近づいてこようとする男を牽制すると、銃をしまい右手に短剣を持ち替える。
バンパイア相手に接近戦など、気が狂ったのかと見ているものが居れば思うかも知れないが、あたしにはこれがある。
首からかけた十字架。
インバース家の秘宝の一つ。
魔を祓い、聖なる気を増幅する。
左手で十字架に触れ、『気』を増幅する。
「その分被害者が続出なのよ!!」
放った『気』の後を追うようにして、床を蹴った。
この『気』はさっきの数倍の威力がある。
軽く身をかわした程度では到底避けられない。
避けるか、弾くか・・・当たるか。
どちらにしても隙は出来る。
突っ込むあたしの目に男が笑ったのが見えた。
親指を軽く握り込むようにしたかと思うと、その親指が押し出された。
しまっ・・・!!
咄嗟に交差させた両腕で顔を庇った。
目の前で破裂した『気』の威力が辺りにまき散らされ、軽くないダメージがあたしを襲う。

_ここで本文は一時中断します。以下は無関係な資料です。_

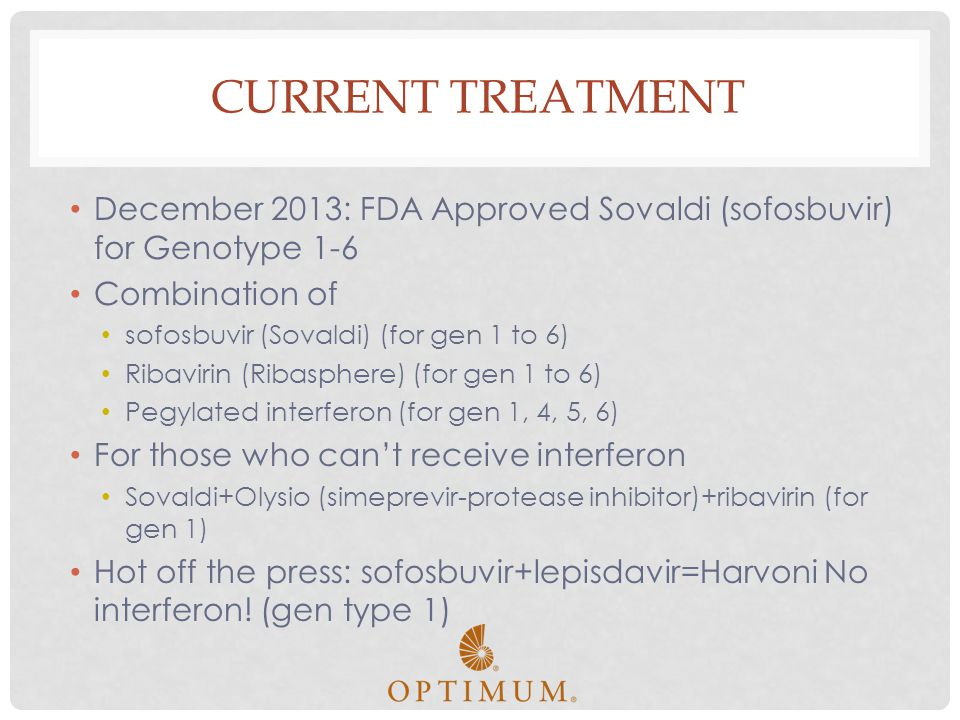 Current treatment December 2013: FDA Approved Sovaldi (sofosbuvir) for Genotype 1-6. Combination of.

あたしの『気』が男の放った何かに爆発させられたのだ。
まさか迎撃されるとは思ってなかったあたしは為す術もなかった。
動くことも出来ず、爆風のような余波が過ぎるのを待った。
実際『気』が破裂してからあたしが動けるようになるまで、数秒とかかって無いだろう。
しかし、戦いに於いてその数秒が命取りになることもある。
数メートルの距離をどう動いたのか。
気が付いた時にはあたしの右手首は既に男に捕まえられていた。
自分の意志に反して右手が上がり、つま先立ちでギリギリの高さまでつり上げられる。
こんの、馬鹿力っ。
辛うじて悲鳴を喉で押し殺し、落とし掛けていた短剣を強く握る。
痛いのは相手も同じはず。
十字架の加護はあたしの全身を薄い膜のように覆っている。
聖水が魔物を焼くのと同じように、あたしに触るだけでもかなりの苦痛が伴う。
少しでも手が緩んだら一発お見舞いしてやる。
あたしは至近距離にある蒼い瞳を睨み付けた。
だが、相手は思った以上に辛抱強いらしい。
顔を顰めながらも、空いている右手をあたしの首から下がった十字架に伸ばしてきた。
あたしは抵抗らしい抵抗も出来ず、男が十字架を掴むのを見ていた。
上がるうめき声。
十字架を掴んだ手がシュウシュウと音を立てるが、男は構わず一気に鎖を引きちぎった。
―――待っていた、最後で最大の・・・隙。
まるで魔法のようにあたしの左手に銃が現れた。
銃口は胸に。
もう避けようもない。
銃弾はちゃんと残してある。
「ゴメン、あたし両利きなの」
切り札はギリギリまで隠しておくもの。
極上の笑みを浮かべて左手に力を込めた。
夜の静寂に軽く乾いた音が響く。
銃に残っていた全ての銃弾を撃ち尽くすまで数秒と掛からなかった。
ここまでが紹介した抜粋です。